**WORK TASK:** Extend the forum thread about the Cube Nutrail Hybrid 500 below, picking up right after its last sentence.

**EXCERPT PROVIDED:**

··········

# Cube Nutrail Hybrid 500



## Kikinki (Oct 21, 2018)

Hey folks,

someone riding the Cube Nutrail Hybrid 500 who can give me some experience ?


----------



## tyriverag (Jan 22, 2014)

super sick fat bike with the slackest steep headtube angles for max gnar. i have one with 27.5 rigid bluto. love it.


----------



## dbhammercycle (Nov 15, 2011)

Hey Mods, wanna move this to the e-bike forum?


----------



## JackWare (Aug 8, 2016)

tyriverag said:


> i have one with 27.5 rigid bluto. love it.


What's a 27.5 rigid bluto?


----------



## mohrgan (Sep 12, 2013)

Gotta like those 484mm chainstays!


----------



## dbhammercycle (Nov 15, 2011)

JackWare said:


> What's a 27.5 rigid bluto?


flippancy...


----------



## JackWare (Aug 8, 2016)

It's unstoppable in the right gear with decent pedals to ensure you keep your cadence up.
I've ordered a 14T sprocket from Miranda to replace the standard 16T, as I would prefer extra climbing ability rather than top speed as it's too easy to exceed the 15.5mph assisted limit on the flat.


----------



## Kikinki (Oct 21, 2018)

JackWare said:


> It's unstoppable in the right gear with decent pedals to ensure you keep your cadence up.
> I've ordered a 14T sprocket from Miranda to replace the standard 16T, as I would prefer extra climbing ability rather than top speed as it's too easy to exceed the 15.5mph assisted limit on the flat.

··········

**DATA BELOW:**
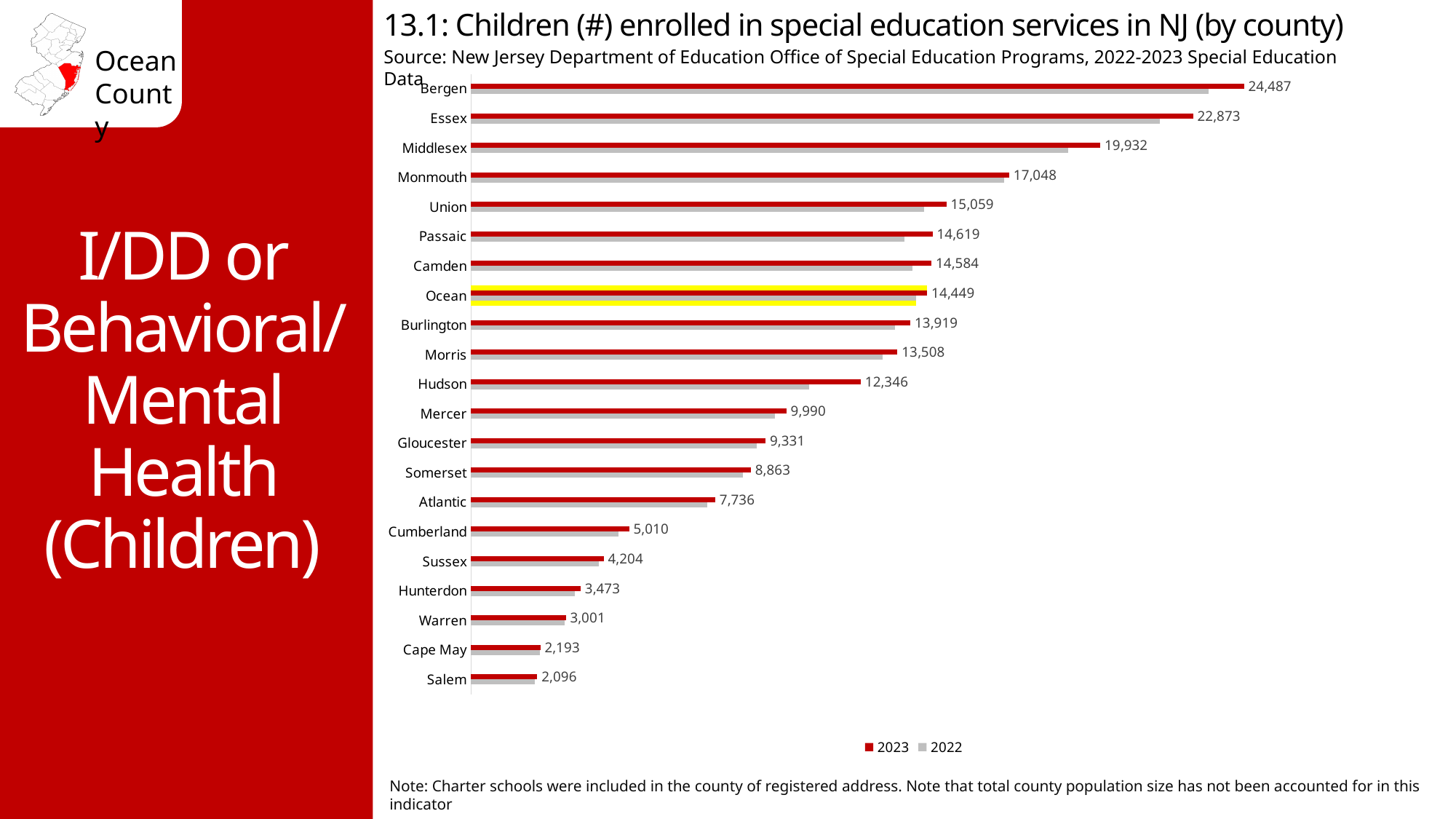
What is the difference between the 2023 values for Bergen and Essex? 1,614 What is the 2023 value for Bergen county? 24,487 Which county has the highest 2023 value? Bergen Which county has the lowest 2023 value? Salem What kind of chart is shown on the slide? Bar chart How many series does the legend list? 2 How many counties are shown on the chart? 21 What is the 2023 value for Ocean county? 14,449 What is the 2023 value for Cumberland county? 5,010 What is the difference between the 2023 values for Ocean and Burlington? 530 Which has a larger 2023 value, Hudson or Mercer? Hudson Which county's bars are highlighted in yellow? Ocean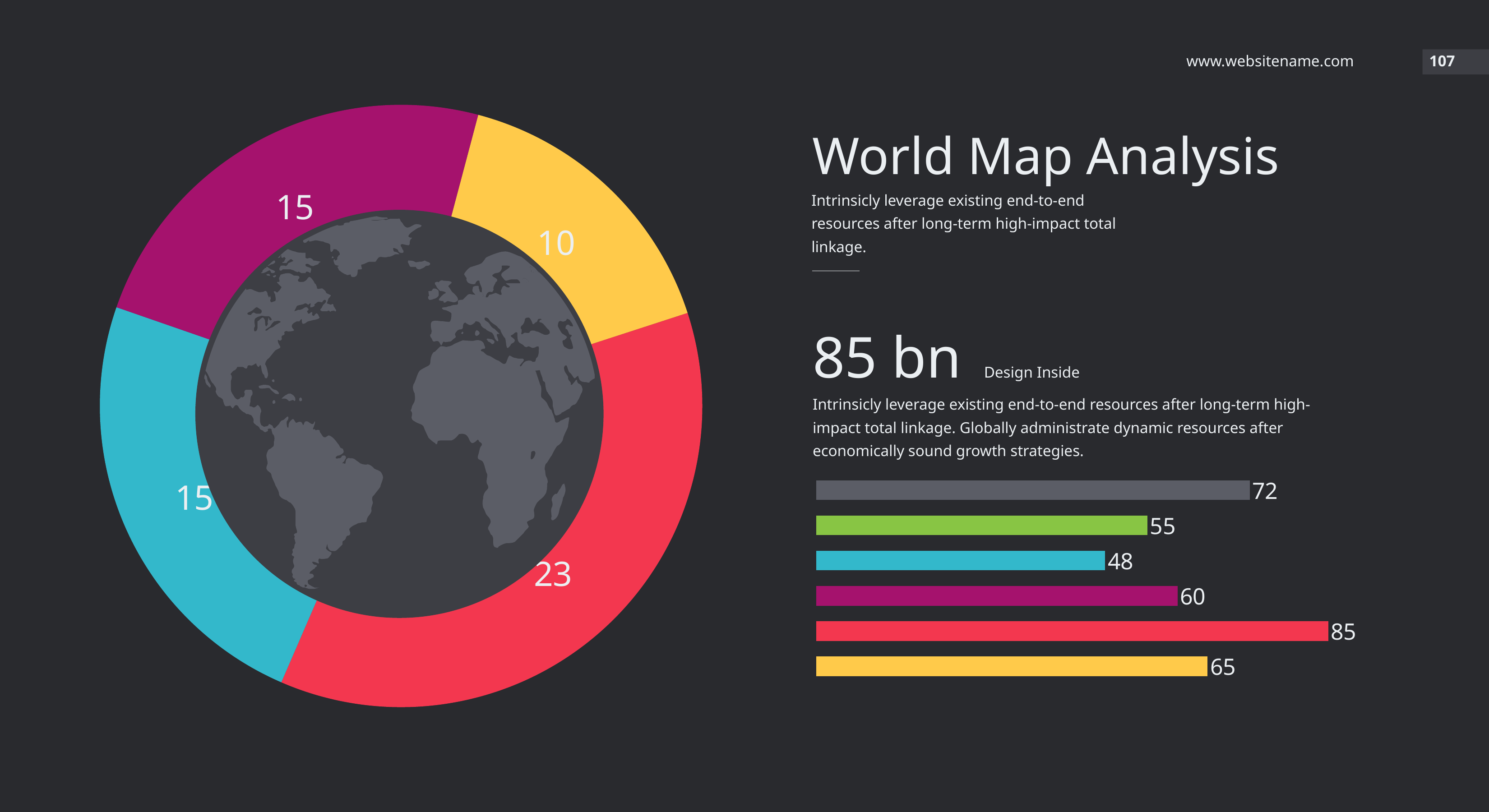
What kind of chart is on the left side of the slide? Donut chart In the bar chart on the right, what is the value of the top (grey) bar? 72 In the donut chart on the left, how many slices are there? 4 In the donut chart on the left, which slice has the largest value? The red slice (23) In the donut chart on the left, which slice has the smallest value? The yellow slice (10) In the bar chart on the right, how many bars are there? 6 In the donut chart on the left, what is the difference between the red slice and the yellow slice? 13 In the bar chart on the right, what is the difference between the highest bar (85) and the lowest bar (48)? 37 What kind of chart is on the right side of the slide, below the text? Bar chart In the bar chart on the right, which bar has the highest value? The red bar (85) In the donut chart on the left, what is the value of the yellow slice? 10 In the donut chart on the left, what is the value of the red slice? 23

··········

**ANSWER TO THE PROBLEM:**
> 
> View attachment 1222286


Maan, it looks just...baaaam  .. I really love the looks of it. How many Miles can you go with the Battery? And what about riding without the E-support? Can you handle it or is it impossible due to the weight?


----------



## Kikinki (Oct 21, 2018)

dbhammercycle said:


> Hey Mods, wanna move this to the e-bike forum?


Thanks for moving it


----------



## JackWare (Aug 8, 2016)

If you can use the eco mode where possible and not ride flat out all the time,(which is easier said than done), I think 30miles of rough cross country with a fair amount of climbing is possible.
Because you can see the range, you can ride accordingly; you wouldn't drive a car flat out knowing you would run out of fuel before the next gas station would you?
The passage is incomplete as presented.